Une fois le premier album sacré comme l’un des disques de l’année, il fallait pour Axel Willner trouver une combine pour perpétuer le mythe de The Field d’une aussi belle manière qu’il avait su le faire autrefois. Sans détour, Yesterday And Today est définitivement ce que l’on pouvait attendre en tant que suite d’un monument inaltérable. Certains troufions vous vendront ce nouvel opus comme un exemple fainéant d’un talent qui s’embourbe dans les fanges de la paresse à consommer, mais il reste que Yesterday And Today est essai de plus pour le Suédois sur la joie d’être libre, sur l’humeur grivoise d’être inspiré.
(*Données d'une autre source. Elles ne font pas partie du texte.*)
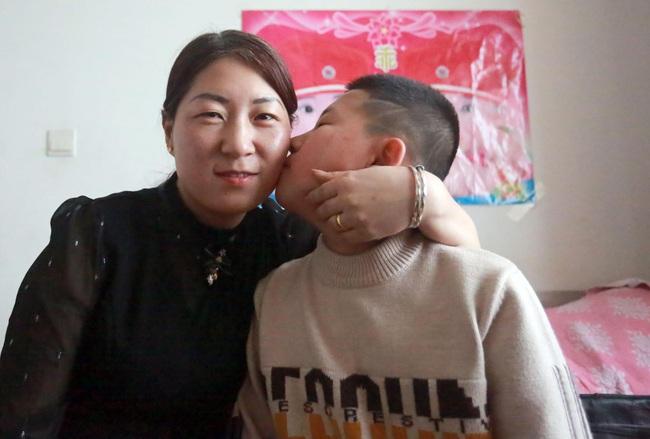 10 năm đi tìm con trai bị bắt cóc, người đàn ông đã đi qua hơn một nửa Trung Quốc và giúp đỡ 8 gia đình thất lạc người thân - Ảnh 4.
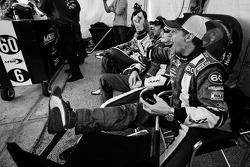 Justin Wilson, John Pew e Justin Wilson e Oswaldo Negri assiste o A.J. Allmendinger pega a pela lide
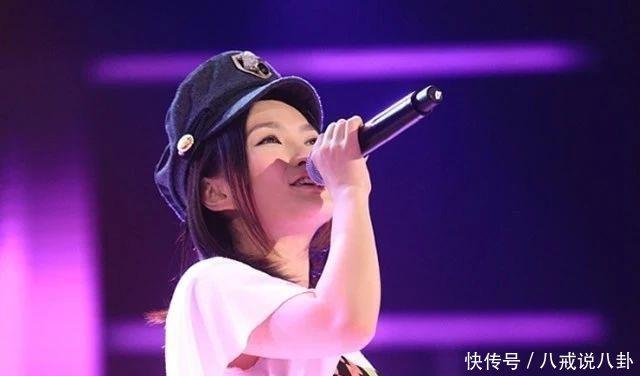 她因中国好声音翻红,41岁逆生长被赞冻龄,身材凹凸有致大变样
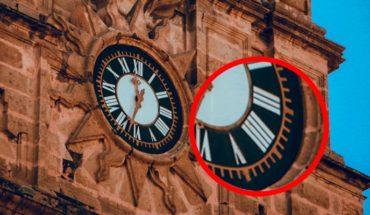 ¿Por qué el reloj de la catedral de Morelia marca el número 4 como 'IIII' en vez de 'IV'?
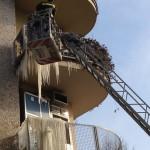 Stalattiti sotto ai balconi a Milano 03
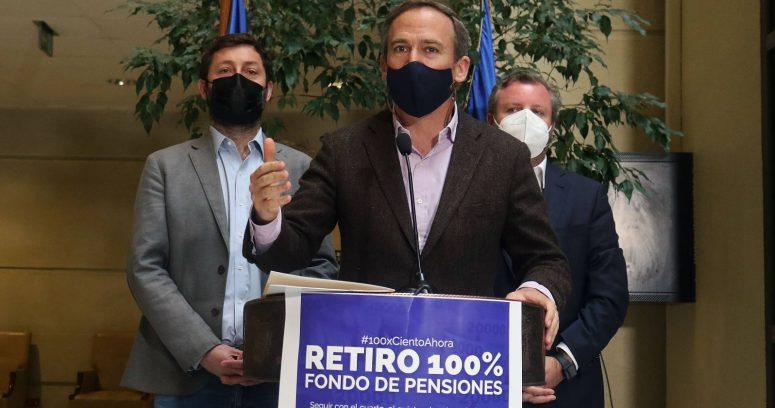 Alessandri reingresa proyecto de retiro del 100% de los fondos de pensiones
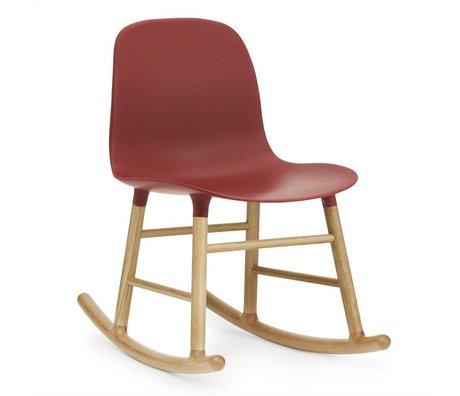 Normann Copenhagen Chaise à bascule en plastique rouge en forme de 73x48x65cm en bois de chêne
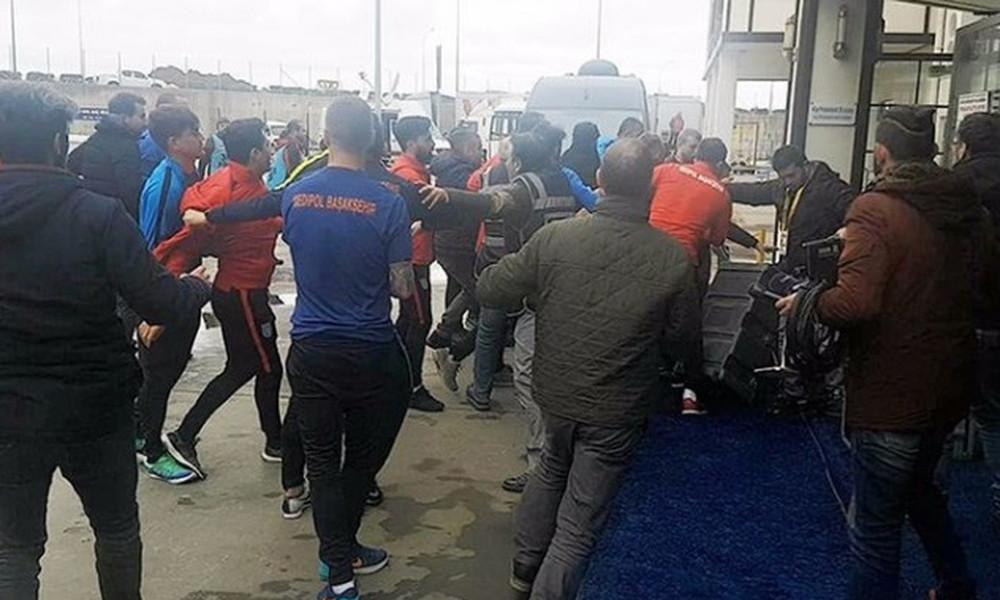 Σοκ: Ποδοσφαιριστές έδειραν δημοσιογράφους!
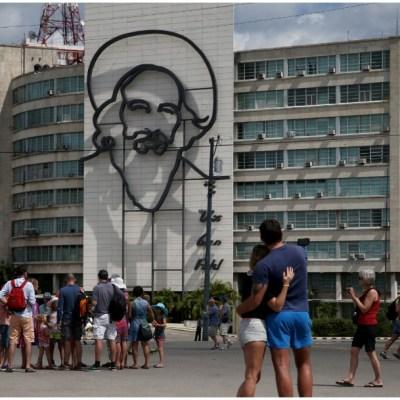 Donald Trump anuncia nuevas sanciones y prohíbe estancia de estadounidenses en hoteles de Cuba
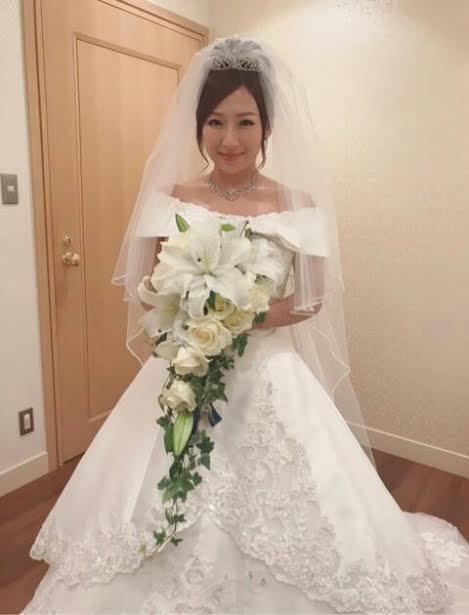 第1子妊娠の愛川ゆず季、挙式を報告「とても綺麗な花嫁さん」とファン ...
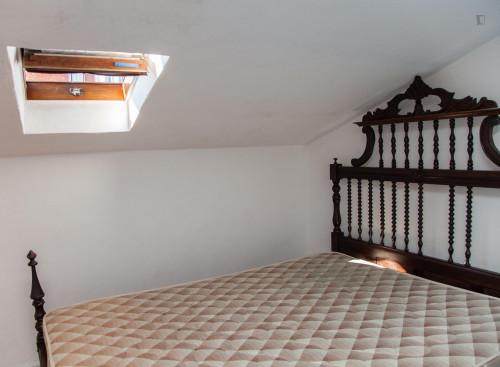 Well-lit twin bedroom in Arregaça  - Gallery -  3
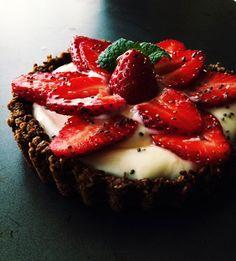 Healthy-Yogurt-Granola-Fruit-Tart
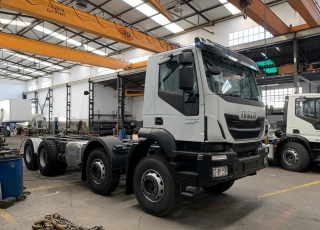 New IVECO Trakker AD410T50, 8x4 of 500cv, Euro 6 with automatic gearbox.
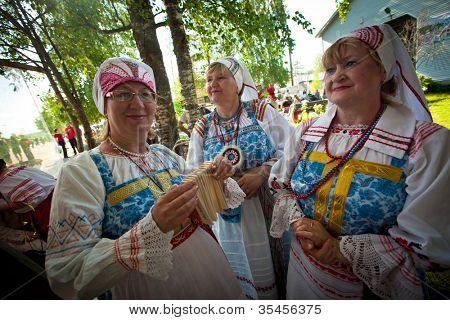 VINNICI, región de LENINGRADO, Rusia - el 10 de junio: Los lugareños durante celebran las vacaciones anuales Vepsia
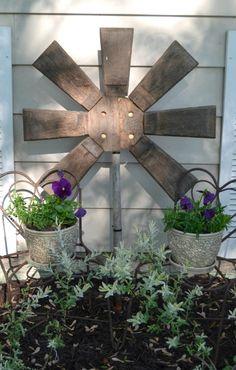 FABULOUS wooden junk garden flower from a broken planter | mycreativedays.porch.com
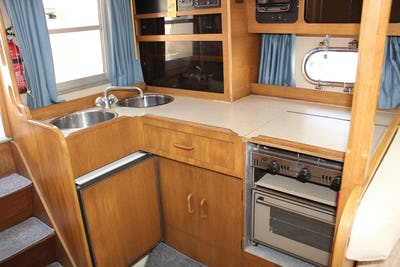Princess286 RivieraAlcyon - offered for sale by Tingdene Boat Sales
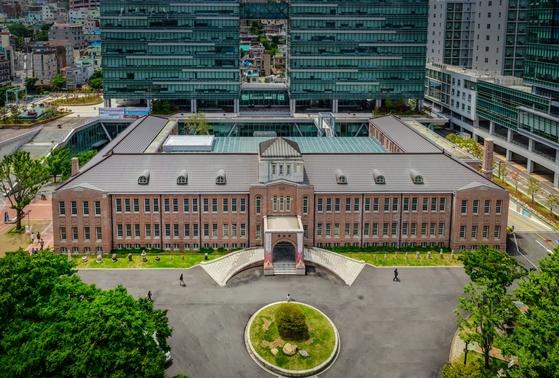 임시 중앙청이었던 동아대 석당박물관(붉은 건물). [사진 동아대]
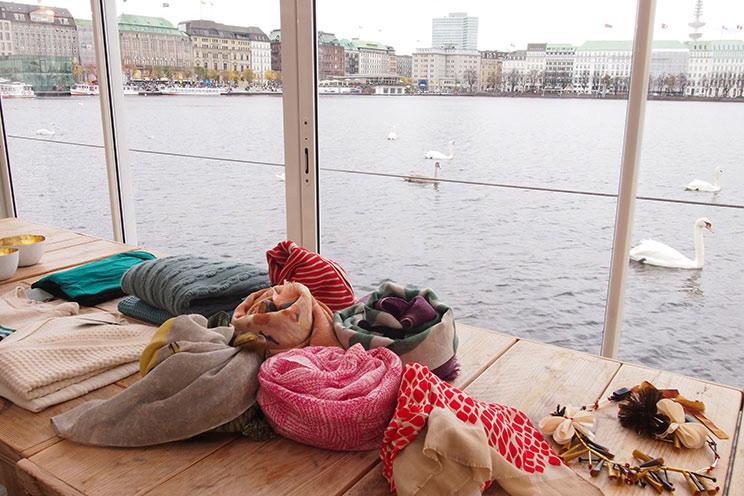 Halstücher mit Mustern und Druck und Accessoires, wie Taschen, Clutches und Ketten von HOSS INTROPIA aus der Kollektion Herbst/Winter 2013/14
Qui aurait pu troubler un concept musical fait pour durer cent ans (rappelez vous ces boucles infinies mises les unes derrières les autres, ce pied de nez formidable à son mode conception binaire) ? Qui aurait eu cette maturité de risquer l’introduction d’un bassiste ou d’un batteur (en la présence inestimable de John Stanier) pour terminer dès son deuxième album sur des tornades funk minimales ? Qui finalement aurait osé faire tout ce qui précède en gardant un kick techno inaltérable et des ambiances pop-trancey si bien assumées ?
Personne sauf The Field, cet énergumène qui est le cas typique de la limite entre le rêveur et le lourdingue, entre l’éclairé et l’illuminé, celui qui s’arrête pile avant de tomber dans la surenchère, comme pour mieux préserver ce qu’il reste de libre dans la musique électronique. Il fait la nique à tous les blaireaux de poètes vous vendant le lever de soleil comme la plus grande des extases, et préfère vous offre cent levers de soleil en six pistes de dix minutes, faisant des retours rapides pour mieux vous illuminer la journée. On pourrait faire mille et une périphrases pour consacrer cet incontournable de la techno, mais on dira simplement que Yesterday And Today est le patron du grand retour des émotions chez les machines en même temps qu’un des grands moments de cette année en cours. En avant, marche !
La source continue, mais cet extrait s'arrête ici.